━━ Raw records

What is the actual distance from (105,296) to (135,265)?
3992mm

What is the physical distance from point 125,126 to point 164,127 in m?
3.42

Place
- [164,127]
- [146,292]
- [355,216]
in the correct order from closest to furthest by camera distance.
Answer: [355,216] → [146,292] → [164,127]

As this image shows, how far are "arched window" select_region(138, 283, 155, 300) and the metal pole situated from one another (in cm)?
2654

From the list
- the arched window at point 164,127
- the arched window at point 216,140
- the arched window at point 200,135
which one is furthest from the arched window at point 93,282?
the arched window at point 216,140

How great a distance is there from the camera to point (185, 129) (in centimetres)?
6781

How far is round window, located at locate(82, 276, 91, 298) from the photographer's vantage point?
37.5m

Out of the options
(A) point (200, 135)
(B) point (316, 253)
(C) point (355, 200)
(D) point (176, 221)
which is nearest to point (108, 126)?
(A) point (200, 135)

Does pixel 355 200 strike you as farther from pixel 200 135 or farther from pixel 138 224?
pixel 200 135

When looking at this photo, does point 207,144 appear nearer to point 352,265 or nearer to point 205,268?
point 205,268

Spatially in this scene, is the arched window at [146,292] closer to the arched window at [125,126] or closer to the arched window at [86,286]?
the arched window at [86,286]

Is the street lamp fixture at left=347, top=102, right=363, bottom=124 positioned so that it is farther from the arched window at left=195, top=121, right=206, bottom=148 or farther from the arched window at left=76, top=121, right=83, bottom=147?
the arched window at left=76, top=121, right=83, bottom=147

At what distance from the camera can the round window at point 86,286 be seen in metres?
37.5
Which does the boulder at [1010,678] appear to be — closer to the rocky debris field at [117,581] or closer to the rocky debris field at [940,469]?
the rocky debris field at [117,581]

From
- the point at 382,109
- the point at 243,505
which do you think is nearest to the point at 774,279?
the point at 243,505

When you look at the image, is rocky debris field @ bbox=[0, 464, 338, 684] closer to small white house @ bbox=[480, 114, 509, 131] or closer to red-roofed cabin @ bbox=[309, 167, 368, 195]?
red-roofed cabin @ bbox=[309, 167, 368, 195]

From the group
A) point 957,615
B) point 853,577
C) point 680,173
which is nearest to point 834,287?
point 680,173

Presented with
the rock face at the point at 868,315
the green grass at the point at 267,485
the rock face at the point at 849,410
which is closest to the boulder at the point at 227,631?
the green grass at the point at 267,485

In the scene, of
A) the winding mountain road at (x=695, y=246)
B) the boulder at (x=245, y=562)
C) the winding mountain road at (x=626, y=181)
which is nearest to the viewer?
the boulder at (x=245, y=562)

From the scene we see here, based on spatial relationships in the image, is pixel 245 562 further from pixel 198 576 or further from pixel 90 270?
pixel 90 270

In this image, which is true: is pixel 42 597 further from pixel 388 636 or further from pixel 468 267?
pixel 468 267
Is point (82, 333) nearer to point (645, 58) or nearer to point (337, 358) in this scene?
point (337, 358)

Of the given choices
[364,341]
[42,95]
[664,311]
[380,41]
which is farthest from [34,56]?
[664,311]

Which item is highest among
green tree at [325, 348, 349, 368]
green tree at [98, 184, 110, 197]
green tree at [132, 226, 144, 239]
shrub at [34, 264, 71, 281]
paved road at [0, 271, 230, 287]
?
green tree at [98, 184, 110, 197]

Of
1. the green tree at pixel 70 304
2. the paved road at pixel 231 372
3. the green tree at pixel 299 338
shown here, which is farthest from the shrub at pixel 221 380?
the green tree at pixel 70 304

━━━━

• **Aim of the exercise**
Convert the material above into a Markdown table with two columns, No. and Text. Give each non-blank line its own numbered row and leave blank lines out.

• **Answer in full**
| No. | Text |
|---|---|
| 1 | What is the actual distance from (105,296) to (135,265)? |
| 2 | 3992mm |
| 3 | What is the physical distance from point 125,126 to point 164,127 in m? |
| 4 | 3.42 |
| 5 | Place |
| 6 | - [164,127] |
| 7 | - [146,292] |
| 8 | - [355,216] |
| 9 | in the correct order from closest to furthest by camera distance. |
| 10 | Answer: [355,216] → [146,292] → [164,127] |
| 11 | As this image shows, how far are "arched window" select_region(138, 283, 155, 300) and the metal pole situated from one another (in cm)? |
| 12 | 2654 |
| 13 | From the list |
| 14 | - the arched window at point 164,127 |
| 15 | - the arched window at point 216,140 |
| 16 | - the arched window at point 200,135 |
| 17 | which one is furthest from the arched window at point 93,282? |
| 18 | the arched window at point 216,140 |
| 19 | How great a distance is there from the camera to point (185, 129) (in centimetres)? |
| 20 | 6781 |
| 21 | How far is round window, located at locate(82, 276, 91, 298) from the photographer's vantage point? |
| 22 | 37.5m |
| 23 | Out of the options |
| 24 | (A) point (200, 135) |
| 25 | (B) point (316, 253) |
| 26 | (C) point (355, 200) |
| 27 | (D) point (176, 221) |
| 28 | which is nearest to point (108, 126)? |
| 29 | (A) point (200, 135) |
| 30 | Does pixel 355 200 strike you as farther from pixel 200 135 or farther from pixel 138 224? |
| 31 | pixel 200 135 |
| 32 | When looking at this photo, does point 207,144 appear nearer to point 352,265 or nearer to point 205,268? |
| 33 | point 205,268 |
| 34 | Spatially in this scene, is the arched window at [146,292] closer to the arched window at [125,126] or closer to the arched window at [86,286]? |
| 35 | the arched window at [86,286] |
| 36 | Is the street lamp fixture at left=347, top=102, right=363, bottom=124 positioned so that it is farther from the arched window at left=195, top=121, right=206, bottom=148 or farther from the arched window at left=76, top=121, right=83, bottom=147? |
| 37 | the arched window at left=76, top=121, right=83, bottom=147 |
| 38 | At what distance from the camera can the round window at point 86,286 be seen in metres? |
| 39 | 37.5 |
| 40 | Which does the boulder at [1010,678] appear to be — closer to the rocky debris field at [117,581] or closer to the rocky debris field at [940,469]? |
| 41 | the rocky debris field at [117,581] |
| 42 | From |
| 43 | - the point at 382,109 |
| 44 | - the point at 243,505 |
| 45 | which do you think is nearest to the point at 774,279? |
| 46 | the point at 243,505 |
| 47 | When you look at the image, is rocky debris field @ bbox=[0, 464, 338, 684] closer to small white house @ bbox=[480, 114, 509, 131] or closer to red-roofed cabin @ bbox=[309, 167, 368, 195]? |
| 48 | red-roofed cabin @ bbox=[309, 167, 368, 195] |
| 49 | From the group |
| 50 | A) point 957,615 |
| 51 | B) point 853,577 |
| 52 | C) point 680,173 |
| 53 | which is nearest to point 834,287? |
| 54 | point 680,173 |
| 55 | Presented with |
| 56 | the rock face at the point at 868,315 |
| 57 | the green grass at the point at 267,485 |
| 58 | the rock face at the point at 849,410 |
| 59 | which is closest to the boulder at the point at 227,631? |
| 60 | the green grass at the point at 267,485 |
| 61 | In the scene, of |
| 62 | A) the winding mountain road at (x=695, y=246) |
| 63 | B) the boulder at (x=245, y=562) |
| 64 | C) the winding mountain road at (x=626, y=181) |
| 65 | which is nearest to the viewer? |
| 66 | the boulder at (x=245, y=562) |
| 67 | From the scene we see here, based on spatial relationships in the image, is pixel 245 562 further from pixel 198 576 or further from pixel 90 270? |
| 68 | pixel 90 270 |
| 69 | In this image, which is true: is pixel 42 597 further from pixel 388 636 or further from pixel 468 267? |
| 70 | pixel 468 267 |
| 71 | Is point (82, 333) nearer to point (645, 58) or nearer to point (337, 358) in this scene? |
| 72 | point (337, 358) |
| 73 | Of the given choices |
| 74 | [364,341] |
| 75 | [42,95] |
| 76 | [664,311] |
| 77 | [380,41] |
| 78 | which is farthest from [34,56]? |
| 79 | [664,311] |
| 80 | Which item is highest among |
| 81 | green tree at [325, 348, 349, 368] |
| 82 | green tree at [98, 184, 110, 197] |
| 83 | green tree at [132, 226, 144, 239] |
| 84 | shrub at [34, 264, 71, 281] |
| 85 | paved road at [0, 271, 230, 287] |
| 86 | ? |
| 87 | green tree at [98, 184, 110, 197] |
| 88 | Of |
| 89 | 1. the green tree at pixel 70 304 |
| 90 | 2. the paved road at pixel 231 372 |
| 91 | 3. the green tree at pixel 299 338 |
| 92 | shown here, which is farthest from the shrub at pixel 221 380? |
| 93 | the green tree at pixel 70 304 |